As suggested by Anton, you can use the O'Neill formulas in the Riemannian submersion $\mathbb C^{n+1}\to \mathbb{C} P^n$ that defines the Fubini-Study metric on $\mathbb C P^n$. This gives the following: suppose $X,Y$ are orthonormal tangent vectors at some point in $\mathbb C P^n$, and denote by $\overline X,\overline Y$ their horizontal lifts to $\mathbb C^{n+1}$ (which are also orthonormal). Then $$sec(X,Y)=1+\tfrac34\|[\overline X,\overline Y]\|^2=1+3|\overline g(\overline Y,J\overline X)|^2,$$ where $\overline g$ is the canonical Euclidean metric on $\mathbb C^{n+1}$ and $J$ is the complex structure, i.e., multiplication by $\sqrt{-1}$. Note that this immediately implies that $\mathbb CP^n$ is $\tfrac14$-pinched.

>With this, you can compute the Einstein constant of $\mathbb C P^n$ to be equal to $\mu=2n+2$, see e.g.
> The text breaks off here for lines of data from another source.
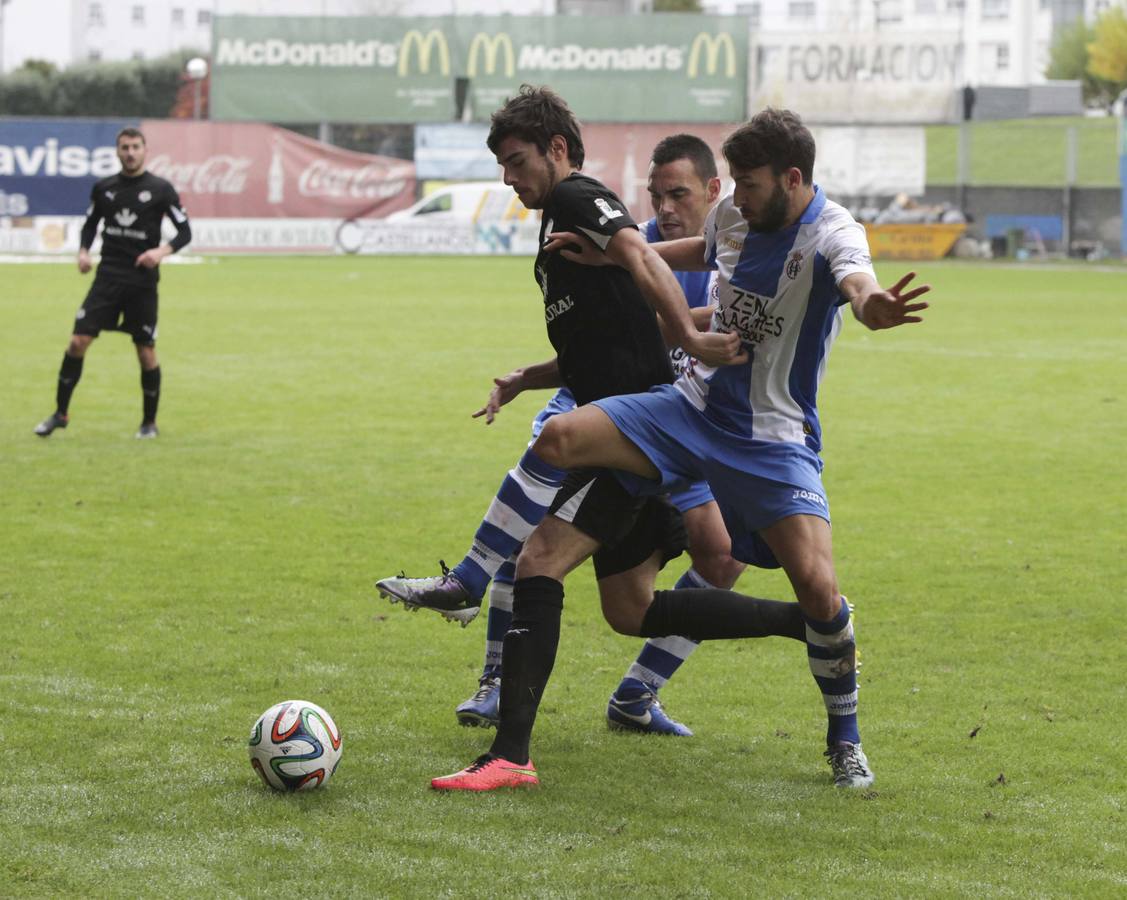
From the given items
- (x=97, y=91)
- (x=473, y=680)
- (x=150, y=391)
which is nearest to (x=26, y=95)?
(x=97, y=91)

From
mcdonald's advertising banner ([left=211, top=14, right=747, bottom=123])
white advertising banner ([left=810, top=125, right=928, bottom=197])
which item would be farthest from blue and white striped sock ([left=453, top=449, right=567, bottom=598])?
mcdonald's advertising banner ([left=211, top=14, right=747, bottom=123])

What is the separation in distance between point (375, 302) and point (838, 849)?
2246 centimetres

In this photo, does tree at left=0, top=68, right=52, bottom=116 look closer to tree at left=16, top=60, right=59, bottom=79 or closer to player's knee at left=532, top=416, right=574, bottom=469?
tree at left=16, top=60, right=59, bottom=79

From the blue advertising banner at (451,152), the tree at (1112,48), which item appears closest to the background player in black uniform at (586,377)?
the blue advertising banner at (451,152)

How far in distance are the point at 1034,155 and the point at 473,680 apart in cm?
4506

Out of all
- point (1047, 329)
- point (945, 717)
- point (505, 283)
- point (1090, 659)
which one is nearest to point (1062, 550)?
point (1090, 659)

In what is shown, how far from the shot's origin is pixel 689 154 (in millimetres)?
5875

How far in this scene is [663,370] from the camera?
5.21 m

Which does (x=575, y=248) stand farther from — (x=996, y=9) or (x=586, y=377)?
(x=996, y=9)

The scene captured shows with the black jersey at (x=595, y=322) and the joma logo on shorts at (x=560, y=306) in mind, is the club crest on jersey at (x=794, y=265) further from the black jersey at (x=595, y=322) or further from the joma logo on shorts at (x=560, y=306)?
the joma logo on shorts at (x=560, y=306)

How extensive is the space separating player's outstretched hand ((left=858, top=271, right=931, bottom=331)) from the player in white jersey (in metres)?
0.28

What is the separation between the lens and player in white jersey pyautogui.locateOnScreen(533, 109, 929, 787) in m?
4.71

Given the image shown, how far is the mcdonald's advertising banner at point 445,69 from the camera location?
4838 centimetres

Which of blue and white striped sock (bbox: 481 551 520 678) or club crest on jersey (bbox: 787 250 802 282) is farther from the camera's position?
blue and white striped sock (bbox: 481 551 520 678)
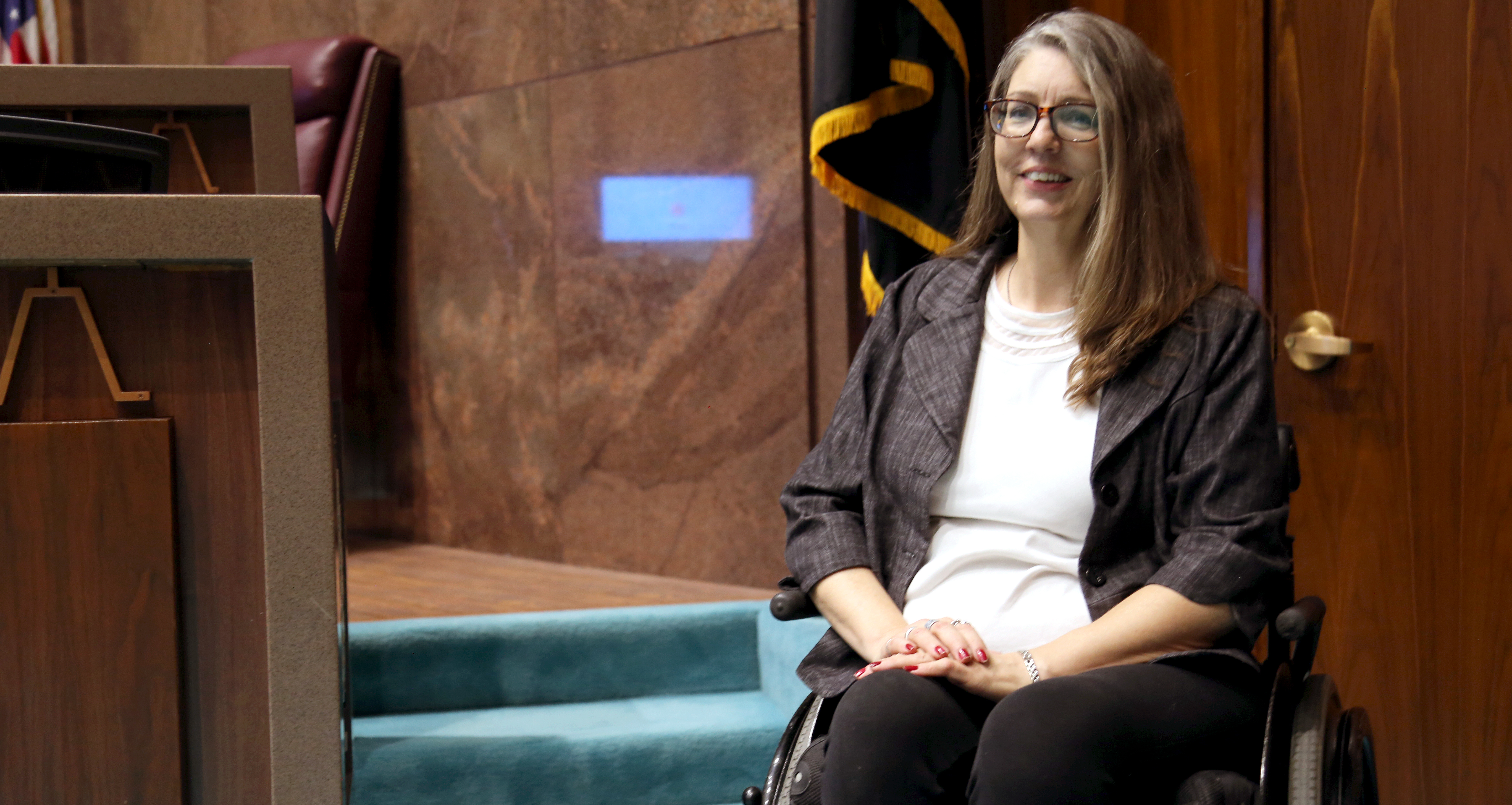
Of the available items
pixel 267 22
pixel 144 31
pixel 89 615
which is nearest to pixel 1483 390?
pixel 89 615

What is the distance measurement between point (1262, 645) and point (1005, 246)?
3.65 ft

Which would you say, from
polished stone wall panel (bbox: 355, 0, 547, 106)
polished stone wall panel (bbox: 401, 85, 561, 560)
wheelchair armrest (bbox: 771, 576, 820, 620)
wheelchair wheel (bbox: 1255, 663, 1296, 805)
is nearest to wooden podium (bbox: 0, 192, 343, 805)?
wheelchair armrest (bbox: 771, 576, 820, 620)

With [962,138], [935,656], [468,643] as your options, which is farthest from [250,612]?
[962,138]

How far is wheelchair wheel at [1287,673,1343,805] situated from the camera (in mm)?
1211

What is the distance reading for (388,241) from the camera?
3.79m

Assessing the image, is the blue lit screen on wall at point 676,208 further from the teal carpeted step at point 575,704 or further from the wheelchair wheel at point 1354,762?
the wheelchair wheel at point 1354,762

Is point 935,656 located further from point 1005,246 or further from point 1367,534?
point 1367,534

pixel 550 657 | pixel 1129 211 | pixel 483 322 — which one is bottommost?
pixel 550 657

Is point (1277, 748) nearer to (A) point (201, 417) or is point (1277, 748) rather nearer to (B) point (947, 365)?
(B) point (947, 365)

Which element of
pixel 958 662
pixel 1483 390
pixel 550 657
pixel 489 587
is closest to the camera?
pixel 958 662

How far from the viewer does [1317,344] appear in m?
2.09

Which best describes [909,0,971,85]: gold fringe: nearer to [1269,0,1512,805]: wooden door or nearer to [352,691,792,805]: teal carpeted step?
[1269,0,1512,805]: wooden door

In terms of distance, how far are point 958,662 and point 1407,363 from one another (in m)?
1.11

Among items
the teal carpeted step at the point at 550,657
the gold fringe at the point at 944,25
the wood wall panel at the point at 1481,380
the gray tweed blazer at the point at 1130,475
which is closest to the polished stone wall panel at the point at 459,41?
the gold fringe at the point at 944,25
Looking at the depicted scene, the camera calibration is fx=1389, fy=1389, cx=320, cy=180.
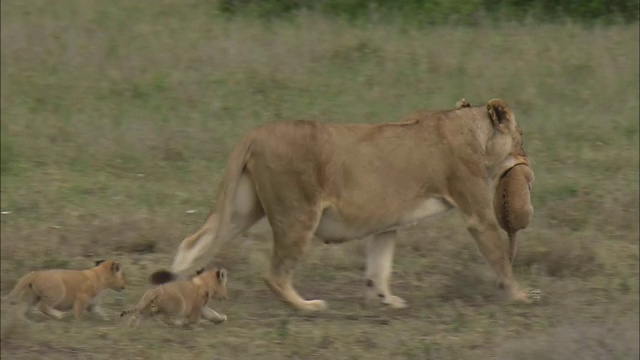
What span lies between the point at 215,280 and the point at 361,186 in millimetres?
989

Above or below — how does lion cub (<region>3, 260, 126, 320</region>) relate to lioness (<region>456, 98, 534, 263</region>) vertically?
below

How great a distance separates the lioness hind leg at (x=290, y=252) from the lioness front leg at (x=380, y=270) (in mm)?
373

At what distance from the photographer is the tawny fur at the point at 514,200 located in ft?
26.8

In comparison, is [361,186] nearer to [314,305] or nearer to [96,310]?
[314,305]

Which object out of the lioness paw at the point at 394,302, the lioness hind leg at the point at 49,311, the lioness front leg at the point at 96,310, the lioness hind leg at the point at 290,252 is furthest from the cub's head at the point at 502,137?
the lioness hind leg at the point at 49,311

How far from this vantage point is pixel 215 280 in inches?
291

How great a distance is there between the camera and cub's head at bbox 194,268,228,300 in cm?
734

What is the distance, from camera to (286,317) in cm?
754

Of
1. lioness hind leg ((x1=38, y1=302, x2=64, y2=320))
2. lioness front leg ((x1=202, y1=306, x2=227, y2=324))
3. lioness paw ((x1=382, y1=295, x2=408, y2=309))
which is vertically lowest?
lioness hind leg ((x1=38, y1=302, x2=64, y2=320))

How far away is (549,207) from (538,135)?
235 cm

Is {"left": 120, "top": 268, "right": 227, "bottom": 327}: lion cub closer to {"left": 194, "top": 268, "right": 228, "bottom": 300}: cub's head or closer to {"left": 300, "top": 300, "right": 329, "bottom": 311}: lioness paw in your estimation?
{"left": 194, "top": 268, "right": 228, "bottom": 300}: cub's head

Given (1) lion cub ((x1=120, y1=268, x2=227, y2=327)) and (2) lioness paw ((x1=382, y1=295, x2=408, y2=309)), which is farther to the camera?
(2) lioness paw ((x1=382, y1=295, x2=408, y2=309))

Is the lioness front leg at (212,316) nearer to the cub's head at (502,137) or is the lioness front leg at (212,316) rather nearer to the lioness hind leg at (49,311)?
the lioness hind leg at (49,311)

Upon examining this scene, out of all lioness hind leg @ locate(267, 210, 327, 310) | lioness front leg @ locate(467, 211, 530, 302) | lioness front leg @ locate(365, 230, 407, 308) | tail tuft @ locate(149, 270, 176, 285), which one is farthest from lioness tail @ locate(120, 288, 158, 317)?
lioness front leg @ locate(467, 211, 530, 302)
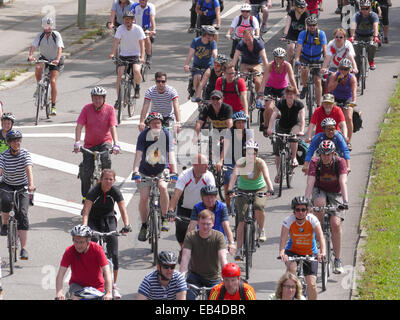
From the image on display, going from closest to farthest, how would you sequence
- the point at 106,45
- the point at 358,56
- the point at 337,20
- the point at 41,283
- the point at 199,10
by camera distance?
the point at 41,283, the point at 358,56, the point at 199,10, the point at 106,45, the point at 337,20

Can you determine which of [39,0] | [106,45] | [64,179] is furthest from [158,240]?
[39,0]

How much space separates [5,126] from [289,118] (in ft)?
16.9

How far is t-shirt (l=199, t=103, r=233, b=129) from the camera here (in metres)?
19.5

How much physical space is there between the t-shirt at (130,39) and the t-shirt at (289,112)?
5.35 m

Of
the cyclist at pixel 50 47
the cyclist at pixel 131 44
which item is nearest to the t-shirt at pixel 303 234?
the cyclist at pixel 131 44

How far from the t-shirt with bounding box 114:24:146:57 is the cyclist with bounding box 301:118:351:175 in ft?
24.8

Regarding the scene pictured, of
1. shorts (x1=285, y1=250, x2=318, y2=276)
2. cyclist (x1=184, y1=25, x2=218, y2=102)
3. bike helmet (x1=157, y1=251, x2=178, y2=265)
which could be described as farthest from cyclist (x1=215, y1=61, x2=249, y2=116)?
bike helmet (x1=157, y1=251, x2=178, y2=265)

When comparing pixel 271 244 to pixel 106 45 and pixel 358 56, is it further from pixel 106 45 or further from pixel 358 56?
pixel 106 45

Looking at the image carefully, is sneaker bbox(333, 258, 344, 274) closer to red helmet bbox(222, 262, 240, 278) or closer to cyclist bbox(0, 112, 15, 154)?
red helmet bbox(222, 262, 240, 278)

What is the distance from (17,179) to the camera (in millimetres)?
17031

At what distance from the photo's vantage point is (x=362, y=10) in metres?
27.4

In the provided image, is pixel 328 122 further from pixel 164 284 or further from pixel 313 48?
pixel 313 48

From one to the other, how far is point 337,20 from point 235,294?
23497 mm

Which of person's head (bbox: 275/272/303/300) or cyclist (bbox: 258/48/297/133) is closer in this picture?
person's head (bbox: 275/272/303/300)
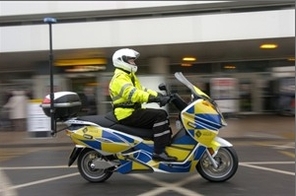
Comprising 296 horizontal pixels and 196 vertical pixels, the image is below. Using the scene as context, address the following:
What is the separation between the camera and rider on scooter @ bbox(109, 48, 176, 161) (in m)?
→ 5.91

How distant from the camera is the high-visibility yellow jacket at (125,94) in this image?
5.78 meters

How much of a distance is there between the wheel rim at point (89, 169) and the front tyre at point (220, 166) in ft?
4.63

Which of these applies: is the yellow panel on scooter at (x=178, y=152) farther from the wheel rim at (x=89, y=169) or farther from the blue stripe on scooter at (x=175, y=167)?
the wheel rim at (x=89, y=169)

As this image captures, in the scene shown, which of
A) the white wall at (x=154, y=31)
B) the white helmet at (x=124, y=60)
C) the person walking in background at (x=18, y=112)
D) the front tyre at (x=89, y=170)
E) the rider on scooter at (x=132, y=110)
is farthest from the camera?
the white wall at (x=154, y=31)

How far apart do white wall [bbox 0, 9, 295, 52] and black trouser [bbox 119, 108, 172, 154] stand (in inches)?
453

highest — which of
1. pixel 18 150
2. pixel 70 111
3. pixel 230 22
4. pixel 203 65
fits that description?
pixel 230 22

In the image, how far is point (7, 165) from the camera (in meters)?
8.31

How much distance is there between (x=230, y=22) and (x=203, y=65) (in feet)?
12.3

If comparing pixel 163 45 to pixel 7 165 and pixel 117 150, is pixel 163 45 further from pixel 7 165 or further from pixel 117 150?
pixel 117 150

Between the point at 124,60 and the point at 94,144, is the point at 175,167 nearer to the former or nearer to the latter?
the point at 94,144

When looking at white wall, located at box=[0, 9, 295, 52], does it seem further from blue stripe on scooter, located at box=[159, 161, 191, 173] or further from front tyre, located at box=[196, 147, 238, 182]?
blue stripe on scooter, located at box=[159, 161, 191, 173]

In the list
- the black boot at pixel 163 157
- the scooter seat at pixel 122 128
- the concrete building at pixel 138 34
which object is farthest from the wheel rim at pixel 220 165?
the concrete building at pixel 138 34

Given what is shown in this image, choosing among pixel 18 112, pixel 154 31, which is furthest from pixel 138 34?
pixel 18 112

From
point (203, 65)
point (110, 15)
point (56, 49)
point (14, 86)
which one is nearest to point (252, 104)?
point (203, 65)
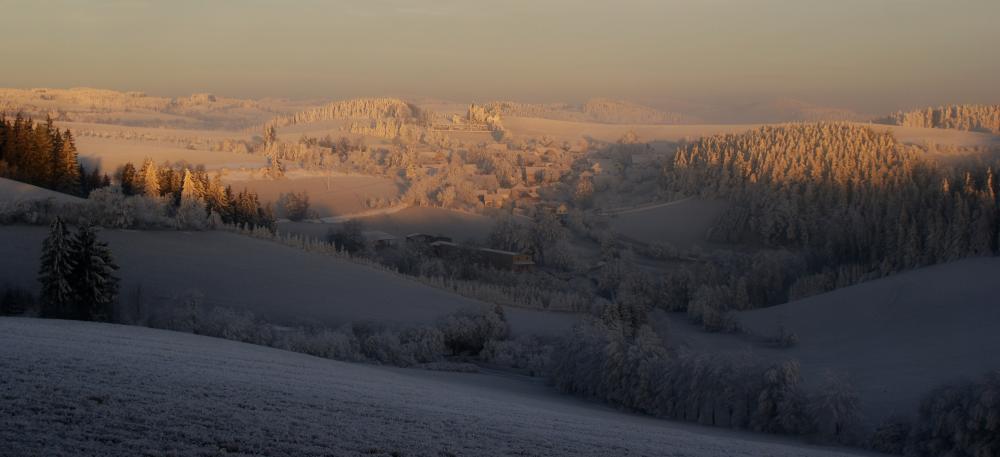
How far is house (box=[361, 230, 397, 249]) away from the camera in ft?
143

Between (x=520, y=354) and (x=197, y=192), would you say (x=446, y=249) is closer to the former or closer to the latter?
(x=197, y=192)

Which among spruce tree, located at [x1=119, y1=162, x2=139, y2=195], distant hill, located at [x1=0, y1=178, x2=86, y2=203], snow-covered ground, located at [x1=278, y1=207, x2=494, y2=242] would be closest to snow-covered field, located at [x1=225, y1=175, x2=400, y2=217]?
snow-covered ground, located at [x1=278, y1=207, x2=494, y2=242]

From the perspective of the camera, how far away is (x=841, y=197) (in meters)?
49.5

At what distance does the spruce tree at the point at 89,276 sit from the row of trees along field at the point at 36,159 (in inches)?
760

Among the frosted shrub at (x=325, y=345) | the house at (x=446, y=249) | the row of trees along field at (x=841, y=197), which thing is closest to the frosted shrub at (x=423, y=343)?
the frosted shrub at (x=325, y=345)

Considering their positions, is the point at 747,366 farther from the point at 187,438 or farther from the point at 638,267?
the point at 638,267

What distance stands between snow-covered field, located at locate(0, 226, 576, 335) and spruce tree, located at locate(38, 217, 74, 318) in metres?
3.26

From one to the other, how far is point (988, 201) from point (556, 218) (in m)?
27.0

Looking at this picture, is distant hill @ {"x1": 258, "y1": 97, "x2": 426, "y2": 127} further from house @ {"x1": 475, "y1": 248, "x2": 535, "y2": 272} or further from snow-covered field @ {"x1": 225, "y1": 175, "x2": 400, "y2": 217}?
house @ {"x1": 475, "y1": 248, "x2": 535, "y2": 272}

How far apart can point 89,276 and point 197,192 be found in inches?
641

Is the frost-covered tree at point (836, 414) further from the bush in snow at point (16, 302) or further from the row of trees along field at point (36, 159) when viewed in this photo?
the row of trees along field at point (36, 159)

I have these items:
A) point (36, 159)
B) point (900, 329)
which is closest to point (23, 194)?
point (36, 159)

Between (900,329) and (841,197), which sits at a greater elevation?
(841,197)

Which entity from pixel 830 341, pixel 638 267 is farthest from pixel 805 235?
pixel 830 341
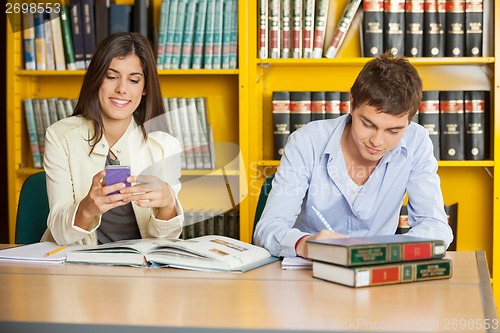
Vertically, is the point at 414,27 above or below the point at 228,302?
above

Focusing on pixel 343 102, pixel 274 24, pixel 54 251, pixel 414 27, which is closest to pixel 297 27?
pixel 274 24

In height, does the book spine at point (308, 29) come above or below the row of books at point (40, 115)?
above

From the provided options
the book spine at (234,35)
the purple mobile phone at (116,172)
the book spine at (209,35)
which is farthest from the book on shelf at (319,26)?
the purple mobile phone at (116,172)

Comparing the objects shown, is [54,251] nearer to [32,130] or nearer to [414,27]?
[32,130]

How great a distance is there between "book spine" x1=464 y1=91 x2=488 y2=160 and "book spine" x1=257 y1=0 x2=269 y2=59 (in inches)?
35.2

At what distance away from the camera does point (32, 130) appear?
10.7ft

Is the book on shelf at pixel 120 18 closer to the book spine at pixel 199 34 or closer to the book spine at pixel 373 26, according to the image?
the book spine at pixel 199 34

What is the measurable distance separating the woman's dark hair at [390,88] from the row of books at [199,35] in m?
1.31

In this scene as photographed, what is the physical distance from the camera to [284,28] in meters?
3.10

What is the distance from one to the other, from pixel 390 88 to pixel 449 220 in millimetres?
1389

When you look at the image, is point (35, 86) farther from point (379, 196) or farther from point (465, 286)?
point (465, 286)

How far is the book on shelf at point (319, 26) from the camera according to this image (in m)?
3.09

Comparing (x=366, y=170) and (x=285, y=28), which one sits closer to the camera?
(x=366, y=170)

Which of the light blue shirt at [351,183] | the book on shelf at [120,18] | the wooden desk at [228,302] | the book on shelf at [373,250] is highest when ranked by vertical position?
the book on shelf at [120,18]
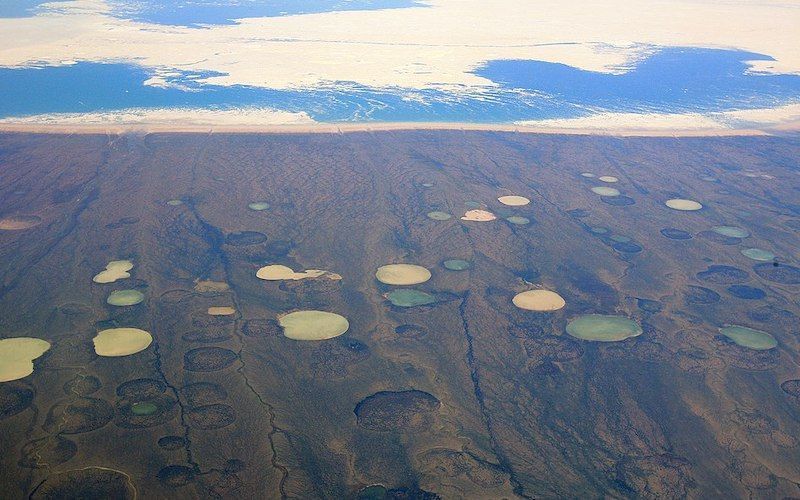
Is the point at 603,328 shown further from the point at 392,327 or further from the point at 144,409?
the point at 144,409

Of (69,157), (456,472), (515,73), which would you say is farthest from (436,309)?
Result: (515,73)

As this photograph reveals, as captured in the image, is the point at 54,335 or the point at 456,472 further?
the point at 54,335

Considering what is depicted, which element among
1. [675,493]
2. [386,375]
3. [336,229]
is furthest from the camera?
[336,229]

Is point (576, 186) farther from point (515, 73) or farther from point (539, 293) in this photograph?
point (515, 73)

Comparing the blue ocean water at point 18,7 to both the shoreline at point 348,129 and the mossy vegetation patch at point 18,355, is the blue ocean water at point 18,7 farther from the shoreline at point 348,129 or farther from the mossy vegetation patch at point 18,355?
the mossy vegetation patch at point 18,355

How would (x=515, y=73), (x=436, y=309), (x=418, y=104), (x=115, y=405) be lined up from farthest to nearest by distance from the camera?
1. (x=515, y=73)
2. (x=418, y=104)
3. (x=436, y=309)
4. (x=115, y=405)

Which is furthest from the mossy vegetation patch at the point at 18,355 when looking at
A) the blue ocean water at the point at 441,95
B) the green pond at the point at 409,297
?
the blue ocean water at the point at 441,95

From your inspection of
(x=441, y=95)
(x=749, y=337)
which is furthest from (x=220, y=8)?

Petersen's book "Riemannian Geometry", chapter 3.

Another possible way of doing it is using complex holomorphic coordinates $g_{i\overline j}$ for the metric, and computing the Ricci form as $Ric=-\sqrt{-1}\partial\overline\partial\log\det(g_{i\overline j})$. This will obviously give you the same result, but note that the final number will be $n+1$, since now this is in terms of *complex* dimension.